Cruise ships that depart from Shanghai as a home port will climb to 66 this year, compared with 32 last year, while inbound and outbound tourists will rise 36 percent to 250,000, the city's tourism authority estimates.

"Chinese tourists are starting to consider cruises as one of their options when planning vacations," said Gianni Onorato, president of Costa Crociere SpA, a British-American owned Italian cruise line based in Genoa. "That is a big step forward, but we still have to implement a greater marketing effort to enhance market penetration. We may break even this year after entering China four years ago."

Tourists taking cruises in Southeast Asia are expected to grow by an average 5 percent a year, reaching 820,000 by 2020, officials from the industry association estimate.

China serves as an important cruise hub in the summer and wintering-over berth in the off-season. Cruise lines are focused on the market because so many Chinese now have the disposable income to travel.

"China has a potential of around 40 million cruise guests annually if the market penetration reaches the level of the US and Europe," Michael Bayley, senior vice president of Royal Caribbean Cruises Ltd, said at the All Asia Cruise Convention in Suzhou in June.
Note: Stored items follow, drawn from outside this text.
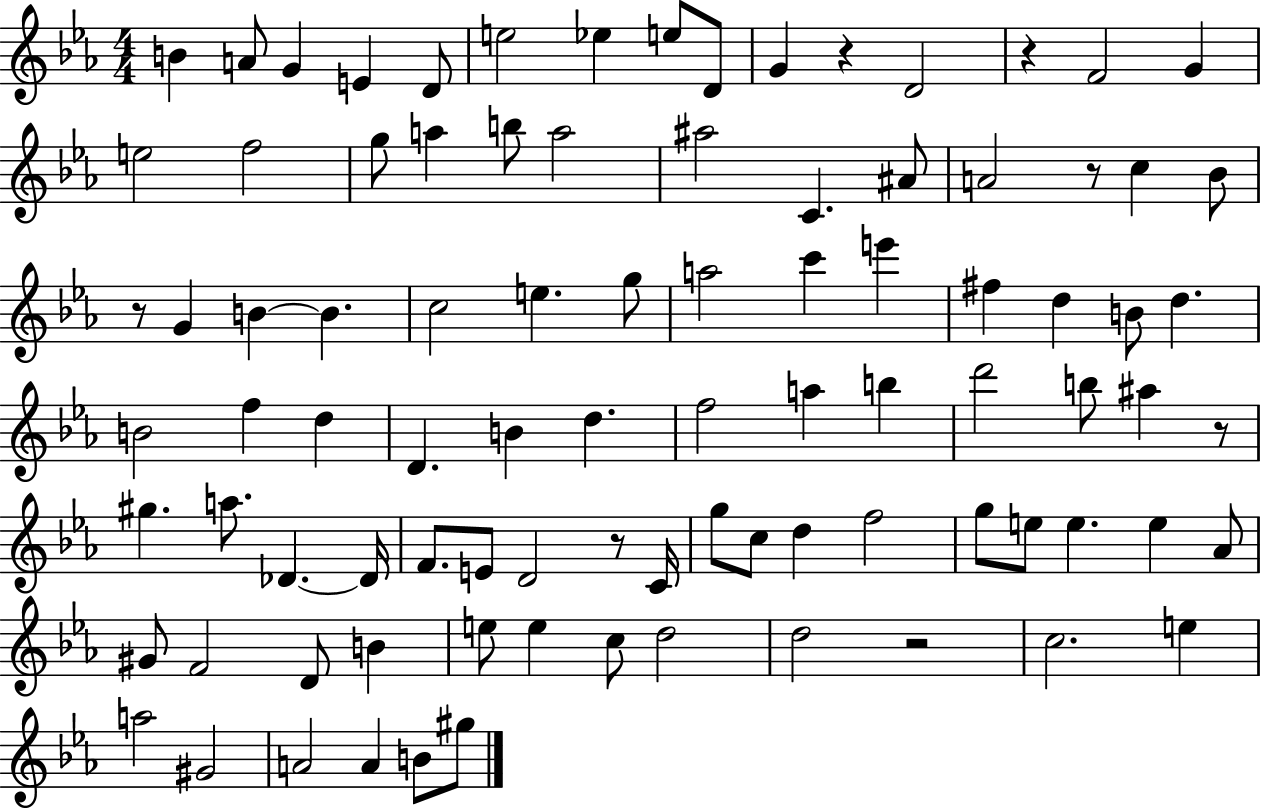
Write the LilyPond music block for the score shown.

{
  \clef treble
  \numericTimeSignature
  \time 4/4
  \key ees \major
  b'4 a'8 g'4 e'4 d'8 | e''2 ees''4 e''8 d'8 | g'4 r4 d'2 | r4 f'2 g'4 | \break e''2 f''2 | g''8 a''4 b''8 a''2 | ais''2 c'4. ais'8 | a'2 r8 c''4 bes'8 | \break r8 g'4 b'4~~ b'4. | c''2 e''4. g''8 | a''2 c'''4 e'''4 | fis''4 d''4 b'8 d''4. | \break b'2 f''4 d''4 | d'4. b'4 d''4. | f''2 a''4 b''4 | d'''2 b''8 ais''4 r8 | \break gis''4. a''8. des'4.~~ des'16 | f'8. e'8 d'2 r8 c'16 | g''8 c''8 d''4 f''2 | g''8 e''8 e''4. e''4 aes'8 | \break gis'8 f'2 d'8 b'4 | e''8 e''4 c''8 d''2 | d''2 r2 | c''2. e''4 | \break a''2 gis'2 | a'2 a'4 b'8 gis''8 | \bar "|."
}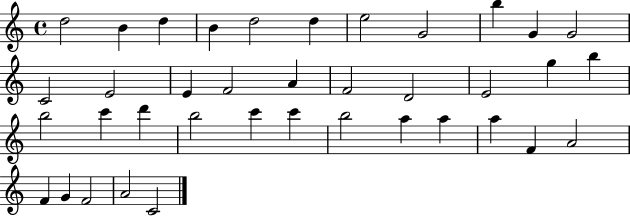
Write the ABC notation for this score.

X:1
T:Untitled
M:4/4
L:1/4
K:C
d2 B d B d2 d e2 G2 b G G2 C2 E2 E F2 A F2 D2 E2 g b b2 c' d' b2 c' c' b2 a a a F A2 F G F2 A2 C2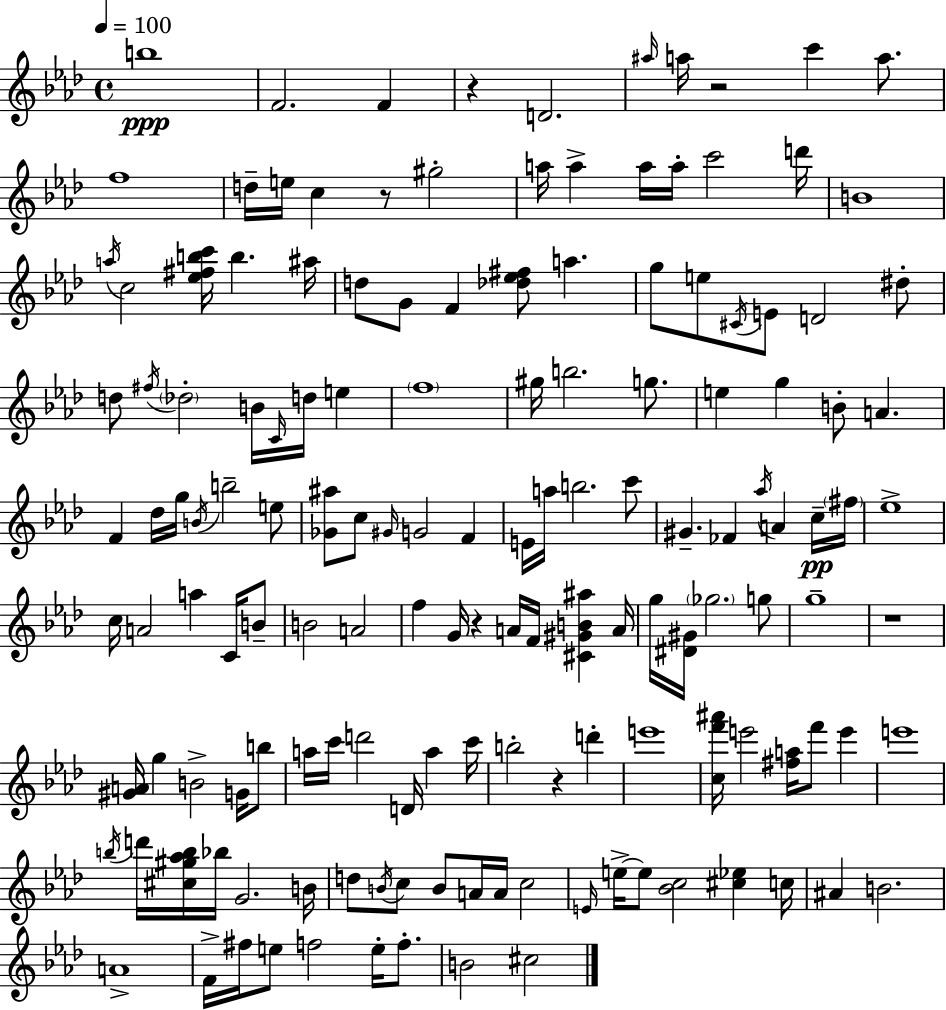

Miami-based Royal Caribbean signed a memorandum of understanding last year with Shanghai International Port Group to strengthen a strategic partnership in areas of cruise operations in port, market promotion, staff training and management-experience exchange.

"Such strategic partnerships are an important and valuable element of our activity to increase penetration in China," Bayley said.

The Chinese market is somewhat similar to the European market in the early 1990s, and much more effort is needed to increase customer awareness about cruises, according to Costa's Onorato.

"We're happy to see infrastructure construction going at a very high speed in China," he said. "They are most certainly aiming their efforts to meet the needs of the ocean liner industry."

However, many problems remain. For one, competition for cruise tourists is increasing.

Costa Crociere has launched regular routes between Hong Kong and Taiwan, targeting Chinese mainland travelers.

The industry has also yet to effectively tap into the potential of travelers who live in China's second and third-tier cities.

"Only about 100 travel agencies are qualified to sell outbound cruise packages, while in Europe and North America, we sell those packages on our own," Onorato said. "We believe the government, in time, will allow more players in the industry."

Indeed, the government is doing just that.

"We are working on draft regulations to encourage foreign-owned cruise liners to set up individual enterprises to run their cruises and ships, and sell tickets as well as travel packages," said Song Dexing, director of the Water Transportation Bureau of the Ministry of Transport.

That effort dovetails well with the goal of the State Council, China's Cabinet, to turn Shanghai into a major global shipping hub. Upgrading port facilities for all shipping will benefit cruise lines as well.

More routes across the Taiwan Strait are expected to be unveiled, Song told an international cruise conference in Tianjin last month.

The Shanghai Maritime Safety Administration is also working with the Ministry of Transport to allow cruise ships leaving China to stop at multiple cities before they head off to overseas destinations.

As it stands now, for example, a cruise ship headed from Shanghai to Japan makes a direct trip after passengers board. Under one pilot program, the ships are now permitted to stop at Qingdao and other coastal cities to pick up tourists.

Foreign travel agencies will be allowed to operate outbound cruises leaving from Shanghai after new rules expected to come into effect at the end of this year, Shao Qiwei, director of the National Tourism Administration, told an industry forum in June.

"Shanghai needs to draft more measures to support cruise ship companies because experience shows us that a booming cruise industry also lifts the hotel and restaurant sectors and boosts commercial property development," said Cheng Juehao, deputy professor at Shanghai Maritime University.